Provided records:
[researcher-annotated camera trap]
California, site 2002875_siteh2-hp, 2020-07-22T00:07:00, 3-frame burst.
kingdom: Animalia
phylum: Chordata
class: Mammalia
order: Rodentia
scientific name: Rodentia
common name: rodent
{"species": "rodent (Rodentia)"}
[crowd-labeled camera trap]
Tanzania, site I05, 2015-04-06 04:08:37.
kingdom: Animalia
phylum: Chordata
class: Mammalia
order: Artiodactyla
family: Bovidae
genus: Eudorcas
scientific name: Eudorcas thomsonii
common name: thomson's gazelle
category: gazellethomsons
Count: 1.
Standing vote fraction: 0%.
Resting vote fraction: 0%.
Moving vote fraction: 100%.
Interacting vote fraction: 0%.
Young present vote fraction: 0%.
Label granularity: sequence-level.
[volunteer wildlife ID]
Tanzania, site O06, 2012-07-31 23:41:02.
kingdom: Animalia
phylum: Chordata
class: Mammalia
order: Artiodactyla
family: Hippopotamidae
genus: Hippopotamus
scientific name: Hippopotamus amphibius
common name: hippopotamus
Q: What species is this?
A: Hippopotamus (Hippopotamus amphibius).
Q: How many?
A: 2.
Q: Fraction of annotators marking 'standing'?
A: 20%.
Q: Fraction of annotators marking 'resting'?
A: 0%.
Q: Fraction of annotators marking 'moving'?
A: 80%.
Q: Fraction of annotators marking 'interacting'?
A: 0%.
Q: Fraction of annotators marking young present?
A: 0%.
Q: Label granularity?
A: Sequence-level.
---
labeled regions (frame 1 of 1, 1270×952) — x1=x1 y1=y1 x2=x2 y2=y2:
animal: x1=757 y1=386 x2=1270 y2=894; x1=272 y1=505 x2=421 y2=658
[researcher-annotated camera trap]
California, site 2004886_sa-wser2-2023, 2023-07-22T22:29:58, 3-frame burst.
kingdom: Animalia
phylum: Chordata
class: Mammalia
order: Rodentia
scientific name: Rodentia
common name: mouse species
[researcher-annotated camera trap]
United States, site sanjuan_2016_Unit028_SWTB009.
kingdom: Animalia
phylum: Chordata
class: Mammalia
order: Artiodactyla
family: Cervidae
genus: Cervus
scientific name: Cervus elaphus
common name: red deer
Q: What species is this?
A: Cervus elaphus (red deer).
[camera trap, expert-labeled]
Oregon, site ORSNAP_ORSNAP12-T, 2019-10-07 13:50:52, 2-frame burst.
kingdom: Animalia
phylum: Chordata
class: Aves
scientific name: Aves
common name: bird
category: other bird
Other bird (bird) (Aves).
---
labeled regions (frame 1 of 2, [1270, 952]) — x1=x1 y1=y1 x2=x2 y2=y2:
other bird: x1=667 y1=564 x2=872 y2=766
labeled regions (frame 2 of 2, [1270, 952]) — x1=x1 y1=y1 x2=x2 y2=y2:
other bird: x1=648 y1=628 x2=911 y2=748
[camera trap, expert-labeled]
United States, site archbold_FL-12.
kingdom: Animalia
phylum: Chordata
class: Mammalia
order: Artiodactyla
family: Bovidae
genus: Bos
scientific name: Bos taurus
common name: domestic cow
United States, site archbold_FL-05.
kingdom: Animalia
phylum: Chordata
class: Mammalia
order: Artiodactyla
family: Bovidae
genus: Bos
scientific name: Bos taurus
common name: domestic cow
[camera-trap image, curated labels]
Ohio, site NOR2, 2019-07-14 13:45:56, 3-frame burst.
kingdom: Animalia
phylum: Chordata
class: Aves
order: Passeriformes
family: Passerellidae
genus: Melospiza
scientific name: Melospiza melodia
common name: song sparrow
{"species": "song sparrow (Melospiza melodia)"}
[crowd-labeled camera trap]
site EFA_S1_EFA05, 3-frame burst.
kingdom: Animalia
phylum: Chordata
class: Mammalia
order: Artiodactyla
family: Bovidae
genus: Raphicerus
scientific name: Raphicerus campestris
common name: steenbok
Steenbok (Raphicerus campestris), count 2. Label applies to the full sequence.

Task requirements: Which of the lines above carry the string "States"? Copy every one.

Exercise output:
United States, site sanjuan_2016_Unit028_SWTB009.
United States, site archbold_FL-12.
United States, site archbold_FL-05.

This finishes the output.